What To Expect At A Fertility Clinic Appointment

If you're experiencing infertility, you're far from alone. One in five heterosexual women with no previous births are unable to get pregnant after trying for one year, according to the Centers for Disease Control and Prevention (CDC), and one in four have trouble carrying a pregnancy to term. Your doctor may recommend you see a fertility specialist, which might sound intimidating. However, with knowledge and preparation, there's no reason to stress just yet.

Infertility declines with age, so it's defined differently depending on how old you are (via CDC). For women under 35 years old, infertility is defined as being unable to conceive after trying for one year. For women over 35, doctors shorten this period of time to six months. Infertility can happen at any stage of pregnancy, from ovulation to fertilization to implantation. Some women who do become pregnant struggle to carry the pregnancy to term, known as impaired fecundity. Conditions that contribute to infertility can include disruption of ovarian function, fallopian tube obstruction, and issues with the uterus. Infertility is also an issue with men, resulting from hormonal disorders, genetic disorders, and testicular or ejaculatory function disruption. If your doctor diagnoses you or your partner with infertility, they may refer you to a reproductive endocrinologist for medical intervention.
○ ○ ○ ○ ○
> **Questions on the material**:
a. Copy the passage of the fertility clinic text that begins at the words "If you're experiencing" and stops after "stress just yet.", swapping "fertility specialist" for "reproductive specialist".
b. According to the fertility clinic text, after how long of trying to conceive do doctors define infertility for women over 35?
c. Translate this sentence from the fertility clinic text into Spanish: "Infertility is also an issue with men, resulting from hormonal disorders, genetic disorders, and testicular or ejaculatory function disruption."
The data after this point comes from a separate source and is unrelated to the fertility clinic text.
○ ○ ○ ○ ○
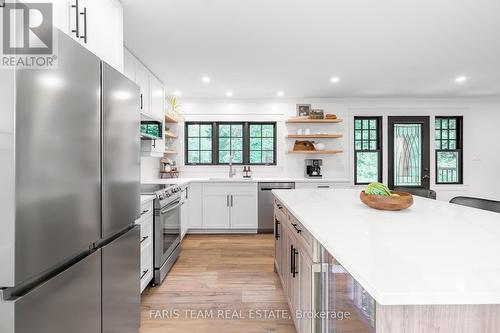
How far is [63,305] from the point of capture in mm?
1044

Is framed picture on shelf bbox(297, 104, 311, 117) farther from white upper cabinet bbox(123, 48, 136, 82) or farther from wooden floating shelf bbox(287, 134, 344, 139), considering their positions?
white upper cabinet bbox(123, 48, 136, 82)

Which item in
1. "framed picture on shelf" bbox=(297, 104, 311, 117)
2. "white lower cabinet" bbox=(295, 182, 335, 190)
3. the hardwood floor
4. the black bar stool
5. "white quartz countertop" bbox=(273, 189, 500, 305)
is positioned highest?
"framed picture on shelf" bbox=(297, 104, 311, 117)

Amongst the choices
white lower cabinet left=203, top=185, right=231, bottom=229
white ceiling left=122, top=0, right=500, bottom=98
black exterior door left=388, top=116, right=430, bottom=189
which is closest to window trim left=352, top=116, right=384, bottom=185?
black exterior door left=388, top=116, right=430, bottom=189

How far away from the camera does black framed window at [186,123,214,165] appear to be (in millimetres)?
5094

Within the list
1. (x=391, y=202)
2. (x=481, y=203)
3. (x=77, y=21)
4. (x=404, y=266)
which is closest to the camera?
(x=404, y=266)

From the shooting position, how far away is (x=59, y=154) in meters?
1.01

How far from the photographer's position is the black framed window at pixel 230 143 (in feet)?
16.7

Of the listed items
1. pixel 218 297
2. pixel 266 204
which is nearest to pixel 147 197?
pixel 218 297

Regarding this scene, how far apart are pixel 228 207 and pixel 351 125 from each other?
9.34 feet

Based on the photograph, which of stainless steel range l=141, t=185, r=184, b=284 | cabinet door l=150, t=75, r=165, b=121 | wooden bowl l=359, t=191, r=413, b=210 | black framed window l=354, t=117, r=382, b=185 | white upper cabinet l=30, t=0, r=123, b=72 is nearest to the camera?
white upper cabinet l=30, t=0, r=123, b=72

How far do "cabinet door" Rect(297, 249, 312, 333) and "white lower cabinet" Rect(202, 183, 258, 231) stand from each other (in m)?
2.82

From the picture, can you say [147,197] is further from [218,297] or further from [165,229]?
[218,297]

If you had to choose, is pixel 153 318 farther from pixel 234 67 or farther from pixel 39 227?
pixel 234 67

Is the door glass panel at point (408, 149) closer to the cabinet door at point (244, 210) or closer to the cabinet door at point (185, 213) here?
the cabinet door at point (244, 210)
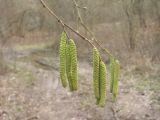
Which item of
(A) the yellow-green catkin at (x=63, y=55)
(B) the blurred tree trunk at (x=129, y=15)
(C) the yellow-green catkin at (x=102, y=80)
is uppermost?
(B) the blurred tree trunk at (x=129, y=15)

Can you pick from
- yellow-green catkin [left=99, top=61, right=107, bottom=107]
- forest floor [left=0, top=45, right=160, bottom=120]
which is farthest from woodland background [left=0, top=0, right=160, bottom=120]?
yellow-green catkin [left=99, top=61, right=107, bottom=107]

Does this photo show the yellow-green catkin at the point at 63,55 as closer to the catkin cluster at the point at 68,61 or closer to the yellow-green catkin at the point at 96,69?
the catkin cluster at the point at 68,61

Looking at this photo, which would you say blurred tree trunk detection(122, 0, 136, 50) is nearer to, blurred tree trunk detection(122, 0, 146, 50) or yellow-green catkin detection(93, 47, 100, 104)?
blurred tree trunk detection(122, 0, 146, 50)

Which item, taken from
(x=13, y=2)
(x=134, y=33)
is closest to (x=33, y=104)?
(x=13, y=2)

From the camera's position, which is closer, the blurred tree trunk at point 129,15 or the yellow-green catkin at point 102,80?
the yellow-green catkin at point 102,80

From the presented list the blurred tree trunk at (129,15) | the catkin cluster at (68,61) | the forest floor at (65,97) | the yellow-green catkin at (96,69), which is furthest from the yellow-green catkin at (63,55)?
the blurred tree trunk at (129,15)

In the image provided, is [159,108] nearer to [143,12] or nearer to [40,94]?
[40,94]

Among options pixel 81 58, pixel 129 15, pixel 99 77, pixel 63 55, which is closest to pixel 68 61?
pixel 63 55
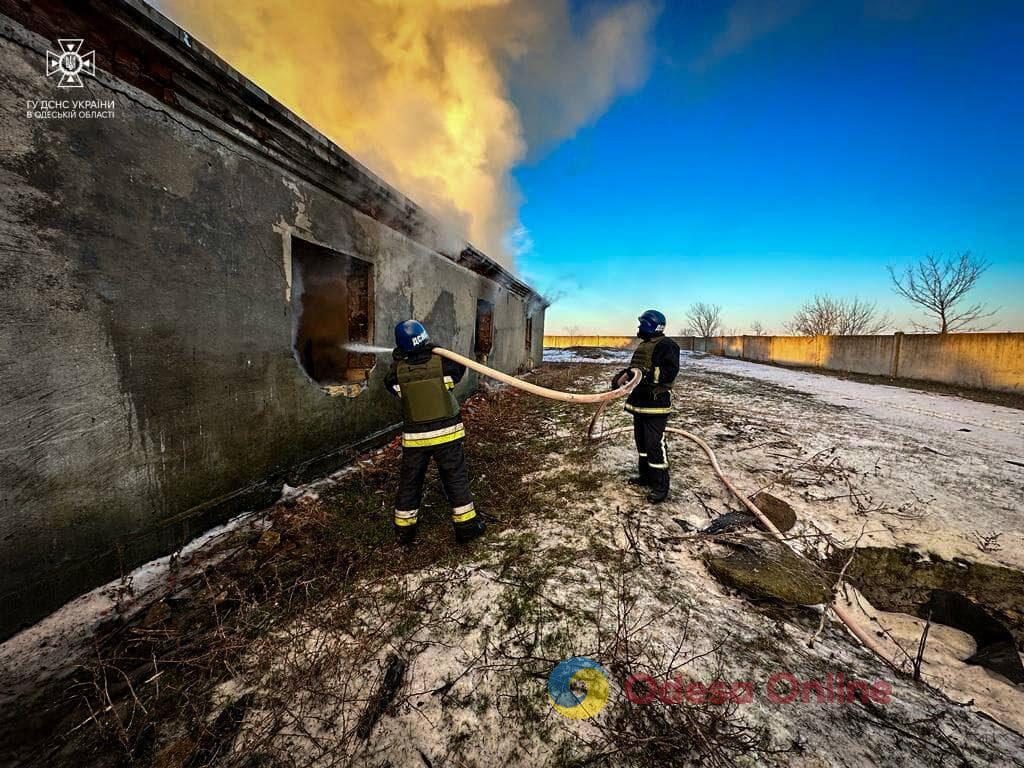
○ ○ ○ ○ ○
> **Results of the exercise**:
a.
If you're experiencing infertility, you're far from alone. One in five heterosexual women with no previous births are unable to get pregnant after trying for one year, according to the Centers for Disease Control and Prevention (CDC), and one in four have trouble carrying a pregnancy to term. Your doctor may recommend you see a reproductive specialist, which might sound intimidating. However, with knowledge and preparation, there's no reason to stress just yet.

b. Six months.

c. La infertilidad también es un problema en los hombres, y se debe a trastornos hormonales, trastornos genéticos y alteraciones de la función testicular o eyaculatoria.